You love writing your novel, yet somehow you can’t stop sabotaging yourself. What gives? Not sure, but I think it’s our innate way of trying to protect ourselves from rejection. Besides, it’s just so darned easy to blame everyone.

Sabotaging Strategies

Blame work and family for taking up so much of our time away from what we want to do – write, write, and write.

Blame agents for rejecting our work, not bothering to read the story, not getting it, and well – why bother if you can’t even get your query by the gate keepers

Blame our critiquing partners for not understanding what we’re writing and refuse to understand how their remarks and suggestions can help improve and texturize your work

Blame distractions like Facebook, email, google and housework.

Blame your own insecurities for not allowing you to pursue your goals of getting your novel published.

Is there any way to get past these sabotaging strategies? Sure. Just like any bad habit, it will probably take you a few months of concerted effort to force yourself to climb the self-esteem ladder.

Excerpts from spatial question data
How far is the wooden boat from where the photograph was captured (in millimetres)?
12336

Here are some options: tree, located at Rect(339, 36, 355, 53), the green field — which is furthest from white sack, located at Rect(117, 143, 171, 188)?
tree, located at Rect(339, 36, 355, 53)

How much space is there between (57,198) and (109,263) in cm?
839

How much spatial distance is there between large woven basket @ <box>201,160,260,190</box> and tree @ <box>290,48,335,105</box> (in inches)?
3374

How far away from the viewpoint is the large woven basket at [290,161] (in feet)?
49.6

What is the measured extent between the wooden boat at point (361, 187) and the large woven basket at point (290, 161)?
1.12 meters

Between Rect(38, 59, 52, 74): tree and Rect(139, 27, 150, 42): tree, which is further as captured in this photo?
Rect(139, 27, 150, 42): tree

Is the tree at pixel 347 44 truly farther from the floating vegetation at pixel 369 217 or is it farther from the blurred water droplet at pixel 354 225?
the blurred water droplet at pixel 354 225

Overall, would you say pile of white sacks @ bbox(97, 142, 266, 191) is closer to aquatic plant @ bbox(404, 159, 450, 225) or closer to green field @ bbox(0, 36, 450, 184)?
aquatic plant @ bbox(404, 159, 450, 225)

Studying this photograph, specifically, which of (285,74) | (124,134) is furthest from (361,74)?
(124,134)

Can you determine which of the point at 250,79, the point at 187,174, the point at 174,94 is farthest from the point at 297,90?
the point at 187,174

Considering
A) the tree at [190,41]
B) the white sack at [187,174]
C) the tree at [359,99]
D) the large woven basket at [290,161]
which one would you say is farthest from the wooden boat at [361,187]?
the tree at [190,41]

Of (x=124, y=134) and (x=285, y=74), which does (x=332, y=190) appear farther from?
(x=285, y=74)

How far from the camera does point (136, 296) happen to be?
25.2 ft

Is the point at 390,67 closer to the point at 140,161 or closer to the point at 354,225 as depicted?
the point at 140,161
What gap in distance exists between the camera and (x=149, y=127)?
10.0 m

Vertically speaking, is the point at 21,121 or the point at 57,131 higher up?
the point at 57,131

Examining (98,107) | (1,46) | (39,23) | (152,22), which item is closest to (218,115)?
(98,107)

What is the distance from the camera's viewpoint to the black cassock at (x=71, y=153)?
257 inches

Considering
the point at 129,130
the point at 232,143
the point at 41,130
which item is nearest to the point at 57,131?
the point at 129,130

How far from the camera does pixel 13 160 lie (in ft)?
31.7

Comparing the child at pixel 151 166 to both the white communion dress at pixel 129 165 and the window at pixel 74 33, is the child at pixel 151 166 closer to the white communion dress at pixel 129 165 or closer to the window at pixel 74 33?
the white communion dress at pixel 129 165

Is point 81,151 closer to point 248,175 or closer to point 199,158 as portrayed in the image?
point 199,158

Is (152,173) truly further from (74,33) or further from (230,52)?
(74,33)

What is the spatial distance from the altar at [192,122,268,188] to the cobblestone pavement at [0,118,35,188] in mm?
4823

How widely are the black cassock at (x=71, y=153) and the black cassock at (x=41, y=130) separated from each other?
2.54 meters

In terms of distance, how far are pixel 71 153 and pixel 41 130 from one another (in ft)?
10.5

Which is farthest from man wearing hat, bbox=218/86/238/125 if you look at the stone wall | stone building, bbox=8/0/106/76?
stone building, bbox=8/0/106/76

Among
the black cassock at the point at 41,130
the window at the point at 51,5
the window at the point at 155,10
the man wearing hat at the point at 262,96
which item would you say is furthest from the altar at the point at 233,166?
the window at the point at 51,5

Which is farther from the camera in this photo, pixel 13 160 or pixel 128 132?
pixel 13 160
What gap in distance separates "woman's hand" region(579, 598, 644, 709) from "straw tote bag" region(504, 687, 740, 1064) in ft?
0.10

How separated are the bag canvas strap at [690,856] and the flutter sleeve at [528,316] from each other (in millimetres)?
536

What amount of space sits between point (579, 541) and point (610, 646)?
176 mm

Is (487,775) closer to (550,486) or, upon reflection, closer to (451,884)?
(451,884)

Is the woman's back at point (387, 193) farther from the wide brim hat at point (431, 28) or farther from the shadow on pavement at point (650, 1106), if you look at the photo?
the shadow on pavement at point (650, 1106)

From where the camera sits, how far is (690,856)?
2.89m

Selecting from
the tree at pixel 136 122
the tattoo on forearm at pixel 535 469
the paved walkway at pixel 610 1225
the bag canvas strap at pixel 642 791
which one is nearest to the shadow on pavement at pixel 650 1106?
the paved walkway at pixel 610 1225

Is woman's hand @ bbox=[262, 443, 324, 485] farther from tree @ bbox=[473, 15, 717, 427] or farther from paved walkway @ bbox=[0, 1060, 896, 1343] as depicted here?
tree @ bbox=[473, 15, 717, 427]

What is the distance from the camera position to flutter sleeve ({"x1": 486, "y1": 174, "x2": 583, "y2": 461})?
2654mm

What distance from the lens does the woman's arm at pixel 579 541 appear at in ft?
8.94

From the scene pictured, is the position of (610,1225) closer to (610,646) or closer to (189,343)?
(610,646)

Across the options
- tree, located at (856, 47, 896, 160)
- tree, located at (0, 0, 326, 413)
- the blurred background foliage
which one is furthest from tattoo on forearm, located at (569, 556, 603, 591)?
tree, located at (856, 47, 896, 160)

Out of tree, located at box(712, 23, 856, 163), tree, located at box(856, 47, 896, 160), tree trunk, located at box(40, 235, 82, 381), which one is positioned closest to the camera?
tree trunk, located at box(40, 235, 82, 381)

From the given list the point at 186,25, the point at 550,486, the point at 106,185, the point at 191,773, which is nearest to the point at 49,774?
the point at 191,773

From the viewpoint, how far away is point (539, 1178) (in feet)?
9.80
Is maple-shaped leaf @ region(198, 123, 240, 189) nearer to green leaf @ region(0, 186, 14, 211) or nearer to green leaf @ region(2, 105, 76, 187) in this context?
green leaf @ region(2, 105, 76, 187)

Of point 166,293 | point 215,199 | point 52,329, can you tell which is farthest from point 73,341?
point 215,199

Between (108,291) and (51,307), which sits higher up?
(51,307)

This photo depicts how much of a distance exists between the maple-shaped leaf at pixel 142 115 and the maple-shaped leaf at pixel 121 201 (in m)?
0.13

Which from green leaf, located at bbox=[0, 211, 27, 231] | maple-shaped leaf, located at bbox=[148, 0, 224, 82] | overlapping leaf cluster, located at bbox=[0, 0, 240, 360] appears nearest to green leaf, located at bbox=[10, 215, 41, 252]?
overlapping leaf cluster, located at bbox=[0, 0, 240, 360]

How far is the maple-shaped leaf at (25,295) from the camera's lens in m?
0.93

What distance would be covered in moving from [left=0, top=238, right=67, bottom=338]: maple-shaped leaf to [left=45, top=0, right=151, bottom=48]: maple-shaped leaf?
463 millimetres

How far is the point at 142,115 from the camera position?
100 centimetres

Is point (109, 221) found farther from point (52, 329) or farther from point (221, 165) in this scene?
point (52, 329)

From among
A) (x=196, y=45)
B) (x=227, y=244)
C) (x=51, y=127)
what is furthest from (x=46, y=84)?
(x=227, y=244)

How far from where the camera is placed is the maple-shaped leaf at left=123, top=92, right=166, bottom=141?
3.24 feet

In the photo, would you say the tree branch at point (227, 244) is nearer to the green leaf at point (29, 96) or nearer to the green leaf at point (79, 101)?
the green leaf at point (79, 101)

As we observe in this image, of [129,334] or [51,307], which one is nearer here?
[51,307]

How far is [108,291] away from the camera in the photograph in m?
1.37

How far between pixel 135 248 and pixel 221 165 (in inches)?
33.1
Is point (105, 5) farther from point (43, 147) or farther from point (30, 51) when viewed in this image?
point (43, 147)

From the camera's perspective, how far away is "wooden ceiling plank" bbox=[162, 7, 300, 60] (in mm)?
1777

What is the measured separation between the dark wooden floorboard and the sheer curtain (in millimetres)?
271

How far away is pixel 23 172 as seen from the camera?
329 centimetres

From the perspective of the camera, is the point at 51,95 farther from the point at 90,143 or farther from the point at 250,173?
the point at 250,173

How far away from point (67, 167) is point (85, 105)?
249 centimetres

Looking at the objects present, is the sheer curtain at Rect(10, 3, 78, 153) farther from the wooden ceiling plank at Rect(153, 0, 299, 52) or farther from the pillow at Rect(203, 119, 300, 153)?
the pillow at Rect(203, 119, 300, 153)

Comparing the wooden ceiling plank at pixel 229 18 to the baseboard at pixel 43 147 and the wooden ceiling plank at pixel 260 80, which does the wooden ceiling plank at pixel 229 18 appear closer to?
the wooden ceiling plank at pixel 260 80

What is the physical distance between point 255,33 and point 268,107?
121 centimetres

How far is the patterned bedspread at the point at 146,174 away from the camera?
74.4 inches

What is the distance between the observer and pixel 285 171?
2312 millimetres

● **Task directions**: Write the next part of the piece on novel writers sabotaging themselves, starting after its final sentence. The listing comes from a separate source.

● **The answer**:
Success Strategies

Writing books, teaching blogs, podcasts, magazines – there is something for everyone. But sometimes, this can actually be a problem. Too much information can be overwhelming. Troll a few sites, and see which ones appeal to you. Is the language simple and direct? That’s always a good clue.

Writing classes can be the perfect strategy for motivation and to snap the word ‘sabotage’ out of your writing vocabulary – but only if it is the right one for you. Small classes like in Beyond-the-Lamppost work well because the group leader has time for everyone.

Take responsibility for your own actions, and try to manage your time at home and at work. Setting aside a specific time to write – whether it is in the morning or late at night might help to keep you motivated and on track.

What do you do to nix sabotaging yourself?